Question

In Problems 13-32 use variation of parameters to solve the given nonhomogeneous system.

\(27.{X^\prime } = \left( {\begin{array}{*{20}{r}}0&1\\{ - 1}&0\end{array}} \right)X + \left( {\begin{array}{*{20}{c}}0\\{\sec t\tan t}\end{array}} \right)\)

Short answer

The general solution of \({X^\prime } = \left( {\begin{array}{*{20}{r}}0&1\\{ - 1}&0\end{array}} \right)X + \left( {\begin{array}{*{20}{c}}0\\{\sec t\tan t}\end{array}} \right)\) is \(X(t) = {c_1}\left( {\begin{array}{*{20}{c}}{\cos t}\\{ - \sin t}\end{array}} \right) + {c_2}\left( {\begin{array}{*{20}{c}}{\sin t}\\{\cos t}\end{array}} \right) + \left( {\begin{array}{*{20}{c}}{\cos t}\\{ - \sin t}\end{array}} \right)t + \left( {\begin{array}{*{20}{c}}{ - \sin t}\\{\sin t\tan t}\end{array}} \right) - \left( {\begin{array}{*{20}{l}}{\sin t}\\{\cos t}\end{array}} \right)\ln |\cos t|\)

Step-by-step solution

Variation of parameters for nonhomogeneous linear systems:

Parameter variation is a generic approach for identifying a specific solution of a differential equation by substituting the constants in the solution of a related (homogeneous) equation with functions and defining these functions so that the original differential equation is fulfilled.

Find the characteristic equation of the coefficient matrix:

We have

\({X^\prime } = \left( {\begin{array}{*{20}{r}}0&1\\{ - 1}&0\end{array}} \right)X + \left( {\begin{array}{*{20}{c}}0\\{\sec t\tan t}\end{array}} \right)\)

where

\(A = \left( {\begin{array}{*{20}{r}}0&1\\{ - 1}&0\end{array}} \right)\)

Now, we find the characteristic equation of the coefficient matrix,

\(\det (A - \lambda I) = 0\;\;\; \to \left| {\begin{array}{*{20}{c}}{0 - \lambda }&1\\{ - 1}&{0 - \lambda }\end{array}} \right| = 0\)

\({\lambda ^2} + 1 = 0\)

\({\lambda ^2} = - 1\)

\(\lambda = \pm i\)

so our eigenvalues are\({\lambda _1} = i\), and\({\lambda _2} = \overline {{\lambda _1}} = - i\).

Find the eigenvector and a corresponding solution vector:

For\({\lambda _1} = i\):

\((A - (i)I\mid 0) = \left( {\begin{array}{*{20}{c}}{0 - i}&1&0\\{ - 1}&{0 - i}&0\end{array}} \right)\)

\( = \left( {\begin{array}{*{20}{c}}{ - i}&1&0\\{ - 1}&{ - i}&0\end{array}} \right)\)

Apply row operation\(( - i){R_2} + {R_1} \to {R_2}\):

\( = \left( {\begin{array}{*{20}{c}}{ - i}&1&0\\0&0&0\end{array}} \right)\)

so here we have a single equation,

\( - i{k_1} + {k_2} = 0\;\;\; \to \;\;\;{k_2} = i{k_1}\)

choosing\({k_1} = 1\)yields\({k_2} = i\).

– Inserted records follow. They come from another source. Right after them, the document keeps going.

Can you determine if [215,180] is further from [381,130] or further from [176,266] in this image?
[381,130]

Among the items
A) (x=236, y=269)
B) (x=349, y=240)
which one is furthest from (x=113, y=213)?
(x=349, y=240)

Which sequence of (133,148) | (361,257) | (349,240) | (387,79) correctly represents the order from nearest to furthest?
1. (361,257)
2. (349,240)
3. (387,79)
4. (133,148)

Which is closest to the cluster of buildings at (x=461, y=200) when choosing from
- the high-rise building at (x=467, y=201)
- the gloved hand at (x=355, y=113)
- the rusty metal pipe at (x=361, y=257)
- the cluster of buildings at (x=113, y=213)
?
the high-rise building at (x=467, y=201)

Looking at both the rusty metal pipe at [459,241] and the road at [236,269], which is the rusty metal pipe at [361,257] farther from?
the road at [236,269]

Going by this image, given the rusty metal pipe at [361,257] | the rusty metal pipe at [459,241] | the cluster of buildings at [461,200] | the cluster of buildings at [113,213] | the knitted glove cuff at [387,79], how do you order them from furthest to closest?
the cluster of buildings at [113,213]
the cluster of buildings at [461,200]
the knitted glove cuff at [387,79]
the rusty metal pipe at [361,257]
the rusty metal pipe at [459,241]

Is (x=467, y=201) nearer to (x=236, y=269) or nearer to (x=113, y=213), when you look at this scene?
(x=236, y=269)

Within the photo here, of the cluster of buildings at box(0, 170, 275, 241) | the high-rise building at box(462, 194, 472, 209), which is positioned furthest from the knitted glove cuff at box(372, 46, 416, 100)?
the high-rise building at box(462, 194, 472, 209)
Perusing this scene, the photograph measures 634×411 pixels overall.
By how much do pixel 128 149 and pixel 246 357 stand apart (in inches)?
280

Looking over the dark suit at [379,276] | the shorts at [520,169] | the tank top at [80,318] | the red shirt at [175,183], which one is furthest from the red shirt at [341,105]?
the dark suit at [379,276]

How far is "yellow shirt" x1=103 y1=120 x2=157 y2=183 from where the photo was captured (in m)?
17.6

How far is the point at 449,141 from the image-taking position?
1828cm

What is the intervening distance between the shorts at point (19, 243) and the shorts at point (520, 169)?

This gives an eigenvector:

\(K = \left( {\begin{array}{*{20}{l}}1\\i\end{array}} \right) = \left( {\begin{array}{*{20}{l}}1\\0\end{array}} \right) + i\left( {\begin{array}{*{20}{l}}0\\1\end{array}} \right)\)

and column vectors:

\({B_1} = \left( {\begin{array}{*{20}{l}}1\\0\end{array}} \right),\;\;\;{\rm{ and }}\;\;\;{B_2} = \left( {\begin{array}{*{20}{l}}0\\1\end{array}} \right)\)

also,

\(\lambda = \alpha + \beta i\;\;\; \to \;\;\;\lambda = 0 + i\)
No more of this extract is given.